Mugga Lane accepts about 300,000 tonnes of rubbish a year, and Mr McKenzie said 90 per cent of that could be diverted to Fyshwick. Of the 270,000 tonnes a year that came in, he expected about 20 per cent would be recyclable, leaving more than 200,000 tonnes to be burned for energy. It would produce up to 30 megawatts, sufficient to power 28,000 homes, and is being touted as a "green solution" that would put Canberra at the forefront of waste management.
Four per cent of the amount going into the plant would be left as residue and returned to landfill.
The firm's scoping document envisages up to 400,000 tonnes altogether including as much as 150,000 tonnes via rail from elsewhere - ensuring a consistent supply so the waste-to energy plant can be "a true baseload electricity generator". It also envisages using sludge from Canberra and Queanbeyan sewerage and water plants to fuel the plant.
But Mr McKenzie said the main focus was not interstate, but the Mugga Lane landfill.
The plan comes just months after Foy was knocked back in its bid for a factory at Hume that would convert plastics to diesel and petrol, but Mr McKenzie said the proposals were completely different.
His project would send recyclable plastics to recycling, and would produce electricity rather than fuel. It was also based on proven technology, used in hundreds of plants around the world. While none were operating in Australia yet, a similar factory had approval in Western Australia.
A video produced by Capital Recycling Solutions showing its proposal.

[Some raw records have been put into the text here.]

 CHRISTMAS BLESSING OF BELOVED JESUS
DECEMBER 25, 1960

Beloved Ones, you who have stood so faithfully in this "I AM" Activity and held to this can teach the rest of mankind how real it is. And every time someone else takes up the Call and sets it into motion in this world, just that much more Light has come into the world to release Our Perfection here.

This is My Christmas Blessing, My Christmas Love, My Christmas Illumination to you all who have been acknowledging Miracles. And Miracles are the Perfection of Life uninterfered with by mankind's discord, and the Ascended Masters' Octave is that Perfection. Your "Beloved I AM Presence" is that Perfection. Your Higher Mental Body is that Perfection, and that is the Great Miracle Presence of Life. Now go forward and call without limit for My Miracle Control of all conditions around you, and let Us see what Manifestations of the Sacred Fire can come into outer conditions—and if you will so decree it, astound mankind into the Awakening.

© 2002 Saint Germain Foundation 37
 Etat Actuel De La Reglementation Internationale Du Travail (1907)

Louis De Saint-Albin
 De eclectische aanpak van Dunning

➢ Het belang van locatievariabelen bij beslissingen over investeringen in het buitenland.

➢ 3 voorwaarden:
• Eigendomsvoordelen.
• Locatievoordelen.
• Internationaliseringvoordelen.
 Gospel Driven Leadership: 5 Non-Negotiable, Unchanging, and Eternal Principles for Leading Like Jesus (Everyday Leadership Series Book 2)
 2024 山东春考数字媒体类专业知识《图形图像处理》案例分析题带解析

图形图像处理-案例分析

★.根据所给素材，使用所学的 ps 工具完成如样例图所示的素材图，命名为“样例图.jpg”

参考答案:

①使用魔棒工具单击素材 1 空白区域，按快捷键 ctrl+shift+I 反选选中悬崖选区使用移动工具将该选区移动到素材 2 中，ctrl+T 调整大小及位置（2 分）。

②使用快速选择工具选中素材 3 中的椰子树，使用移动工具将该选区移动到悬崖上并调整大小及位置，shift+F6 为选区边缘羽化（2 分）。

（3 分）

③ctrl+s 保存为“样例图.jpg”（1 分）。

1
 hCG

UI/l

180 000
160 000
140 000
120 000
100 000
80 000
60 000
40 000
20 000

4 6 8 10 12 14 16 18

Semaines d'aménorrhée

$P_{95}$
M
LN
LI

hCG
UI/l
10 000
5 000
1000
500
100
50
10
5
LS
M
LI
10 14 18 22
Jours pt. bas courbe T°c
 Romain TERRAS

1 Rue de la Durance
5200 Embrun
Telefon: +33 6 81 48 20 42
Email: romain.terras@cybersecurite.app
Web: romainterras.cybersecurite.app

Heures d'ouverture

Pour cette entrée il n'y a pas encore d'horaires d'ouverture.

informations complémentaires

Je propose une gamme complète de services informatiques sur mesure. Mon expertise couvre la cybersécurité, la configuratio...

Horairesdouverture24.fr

He did not have figures for the amount of plastic or other materials expected to go into the burner.
Nor did he want to name a specific overseas factory as a model, saying Capital Recycling was still weighing up the specific technology.
"This type of technology, this type of facility has been functioning in hundreds of facilities around the world. This is not R and D," he said. "It's proven, it's safe and it meets the standards day in day out."
The factory would operate seven days a week, producing power around the clock, and employ 60 full-timers.
It would have two 32 metre-high stacks. It includes a "flue gas cleaning system", in which dust is separated, heavy metals are extracted, sulphur and acids are removed, and pollutants such as dioxins are destroyed. Ash residue can be used into road basel with remaining residue returned to landfill.
It also promises live emission monitoring on a website. Capital Recycling's initial emissions report, from Todoroski Air Sciences, said emissions would meet the most stringent Australian and European standards. Much more detailed work is now being done.
The firm says at the current rate of dumping, the Mugga Lane landfill had "no more than a few years" of life left.
Mr McKenzie said landfill has historically been cheap, but costs were rising, making new technology "more and more interesting and viable".
The closest residents at the Fyshwick caravan park, which Mr McKenzie said was 560 metres from the centre of the factory site, and Narrabundah, 820 metres away.